In 2023 Australia has no specific regulations making solar panel recycling mandatory. While some landfills have now barred the depositing of solar panels, overall,  far too many panels enter the waste stream, and there needs to be Federal Government leadership to prioritise recycling solar panels.

Solar panels with frames removed in a Melbourne recycling facility
Solar panels with frames removed in a Melbourne recycling facility
  • Cost of transport vs value of the recycled material

Solar panels are distributed widely over our vast continent. Recycling facilities are so far only far and few. Therefore, the distance for panels to travel from the source to the recycling facility is relatively long.  While the recoverable material in solar panels has some economic value, the transport and handling costs usually outweigh this economic benefit, making recycling solar panels an economic loss leader. So, in summary, transporting solar panels from remote or regional areas to capital city-based recycling facilities can be costly and uneconomical.

  • The volumes are often still not economical

Also, with PV modules having a relatively long lifespan, typically lasting 15 to 25 years or more, the current volume of modules requiring recycling is still not too high. This makes the economy of scale for solar panel recycling still not too viable. This is why the mainstream recycling industry has so far ignored solar panels as a business sector.

It’s worth noting that as the solar industry continues to grow and more panels reach the end of their life, there is an increasing focus on growing panel recycling rates. It would be ironic that an industry that promotes sustainable living does not practice what it preaches.
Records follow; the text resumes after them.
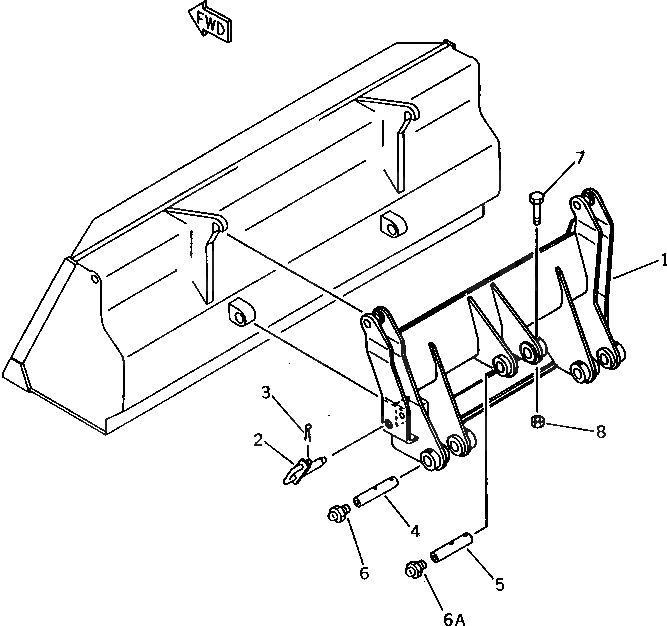 FWD

7

1

3

2

8

4

6

5

6A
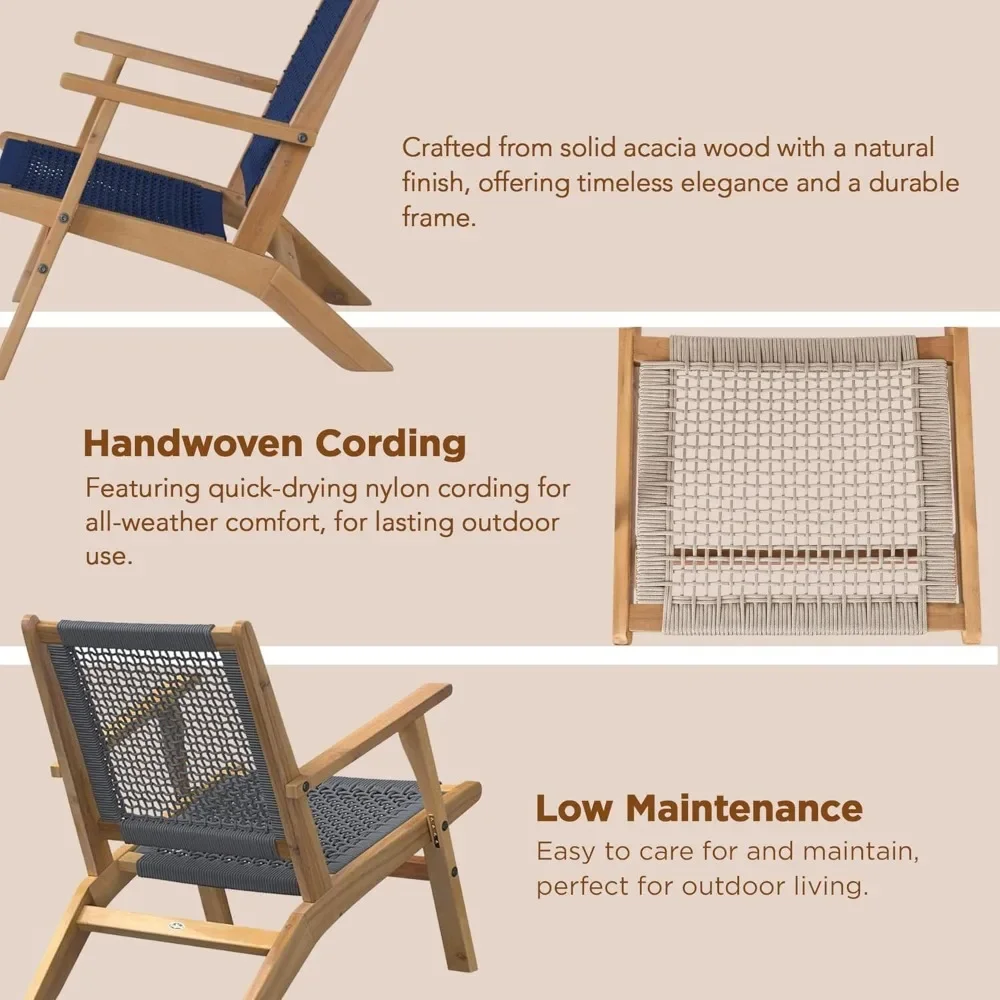 Crafted from solid acacia wood with a natural finish, offering timeless elegance and a durable frame.

Handwoven Cording

Featuring quick-drying nylon cording for all-weather comfort, for lasting outdoor use.

Low Maintenance

Easy to care for and maintain, perfect for outdoor living.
There are a few options you can consider right now

Some panel recycling plants are emerging close to major cities. Have a look on the internet to see if there is one located close to you. On particular company called PVindustries has panel recycling pick-up points in Sydney and Melbourne.  https://www.youtube.com/watch?v=HcTYG_k8nf4&t=1s

Some local recycling centres across Australia accept solar panels. Could you check with your local recycling facilities to see if they can handle PV modules? They may have specific requirements or guidelines for accepting them, so it’s best to contact them directly to inquire.
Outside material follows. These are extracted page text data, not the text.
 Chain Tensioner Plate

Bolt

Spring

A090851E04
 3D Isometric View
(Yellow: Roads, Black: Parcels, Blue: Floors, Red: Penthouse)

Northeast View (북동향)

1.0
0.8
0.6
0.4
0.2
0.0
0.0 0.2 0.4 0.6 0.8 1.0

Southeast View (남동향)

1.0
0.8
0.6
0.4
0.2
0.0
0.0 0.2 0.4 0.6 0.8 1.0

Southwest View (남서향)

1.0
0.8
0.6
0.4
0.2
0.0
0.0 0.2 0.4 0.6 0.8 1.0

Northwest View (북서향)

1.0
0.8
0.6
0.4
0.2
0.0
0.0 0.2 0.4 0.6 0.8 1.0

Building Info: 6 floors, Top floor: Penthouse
You can also advertise the panels if they still work on platforms like Facebook Marketplace, gumtree or similar. There is an off-grid community looking for bargain solar equipment, and some of the older panels have been reused for camping applications.

Australian Solar companies have been known to export panels to places like Papa New Guinea and East Timor for community projects such as schools and hospitals, as the electrical grid infrastructure in these two countries is still not fully developed.

old solar panels in truck
Too many old solar panels and inverters still end up in the waste stream

Unfortunately, in future years, the solar panel mountain will only grow, so boutique solutions will not cut it.

While there are other players in this space, the industry is certainly not well enough developed to handle the mountain of 90 million plus solar panels, which will require recycling in the next decades. I believe the Federal Government will need to step in, in the future to force the importers of solar panels to add a small levy to the cost of the panels to develop a local recovery industry.

What stops panel recycling right now?

Ironically the existence of a solar rebate has, in the past, stopped useful panels from being reused.  For example, someone had a 5-year-old commercial solar system on a roof, and the building was to be demolished, and the site redeveloped. While the panels on the roof were not the latest model and technology, they worked fine and were perfectly suitable for re-use.

Because the solar rebate is linked with the panels and given to the panels, in many cases, it is more economical to purchase new panels than to use relatively new and working 2nd hand panels.  Furthermore, most solar panel manufacturers spell out in their warranty condition fine print that panels lose the product warranty when installed in a second location, away from the original installation point.